- Spatial reasoning records:
>>>>

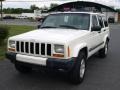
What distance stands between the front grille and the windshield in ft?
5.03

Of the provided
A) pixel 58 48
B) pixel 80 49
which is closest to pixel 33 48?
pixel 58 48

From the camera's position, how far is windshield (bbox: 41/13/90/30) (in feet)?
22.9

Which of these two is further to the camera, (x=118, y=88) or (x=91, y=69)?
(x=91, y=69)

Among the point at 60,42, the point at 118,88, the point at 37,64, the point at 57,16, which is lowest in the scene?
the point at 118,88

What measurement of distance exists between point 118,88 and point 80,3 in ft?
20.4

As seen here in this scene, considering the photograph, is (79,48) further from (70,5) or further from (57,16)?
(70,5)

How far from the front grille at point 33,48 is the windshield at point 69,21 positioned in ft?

<<<<
>>>>

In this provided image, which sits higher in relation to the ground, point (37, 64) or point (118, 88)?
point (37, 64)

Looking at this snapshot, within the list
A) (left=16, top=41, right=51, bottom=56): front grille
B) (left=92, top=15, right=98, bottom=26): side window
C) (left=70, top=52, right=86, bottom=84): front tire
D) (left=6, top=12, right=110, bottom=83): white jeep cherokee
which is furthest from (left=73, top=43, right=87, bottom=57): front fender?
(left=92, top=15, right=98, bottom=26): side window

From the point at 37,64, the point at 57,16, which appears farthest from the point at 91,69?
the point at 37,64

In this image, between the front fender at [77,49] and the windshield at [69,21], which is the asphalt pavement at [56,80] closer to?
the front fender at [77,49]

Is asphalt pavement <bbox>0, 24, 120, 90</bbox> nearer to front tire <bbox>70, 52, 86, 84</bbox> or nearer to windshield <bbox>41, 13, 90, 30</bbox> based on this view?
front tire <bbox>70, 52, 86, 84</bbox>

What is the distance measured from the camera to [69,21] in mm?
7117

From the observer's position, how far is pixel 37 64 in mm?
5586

<<<<
>>>>

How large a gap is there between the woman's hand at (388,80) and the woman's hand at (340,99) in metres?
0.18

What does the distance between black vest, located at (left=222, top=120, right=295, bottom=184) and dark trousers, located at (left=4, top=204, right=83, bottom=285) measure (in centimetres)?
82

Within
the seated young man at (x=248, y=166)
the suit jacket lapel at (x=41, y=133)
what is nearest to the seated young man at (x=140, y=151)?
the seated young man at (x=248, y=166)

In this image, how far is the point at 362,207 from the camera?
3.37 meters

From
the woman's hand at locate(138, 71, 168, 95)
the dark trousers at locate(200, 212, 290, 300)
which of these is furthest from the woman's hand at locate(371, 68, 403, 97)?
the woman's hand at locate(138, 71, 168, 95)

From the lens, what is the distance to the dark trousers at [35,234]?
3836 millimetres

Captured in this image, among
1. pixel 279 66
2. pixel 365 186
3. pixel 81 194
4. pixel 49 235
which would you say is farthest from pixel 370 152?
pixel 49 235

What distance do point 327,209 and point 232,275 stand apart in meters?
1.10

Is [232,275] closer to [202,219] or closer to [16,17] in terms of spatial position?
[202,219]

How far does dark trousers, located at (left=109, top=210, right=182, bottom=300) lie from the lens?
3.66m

<<<<

- Set task:
Copy the lines above, from the one containing "What distance stands" down to the one containing "How far from", including both of those lines.

- Expected answer:
What distance stands between the front grille and the windshield in ft?
5.03

Of the provided
A) pixel 58 48
B) pixel 80 49
which is closest to pixel 33 48?
pixel 58 48

From the camera's position, how far is windshield (bbox: 41/13/90/30) (in feet)?
22.9

Which of these two is further to the camera, (x=118, y=88) or (x=91, y=69)?
(x=91, y=69)

Among the point at 60,42, the point at 118,88, the point at 37,64, the point at 57,16, which is lowest in the scene?
the point at 118,88

What measurement of distance exists between point 118,88 and point 80,3 in ft?
20.4

As seen here in this scene, considering the photograph, is (79,48) further from (70,5) or further from (57,16)?
(70,5)

How far from the front grille at point 33,48 is the windshield at point 69,21 positioned in ft?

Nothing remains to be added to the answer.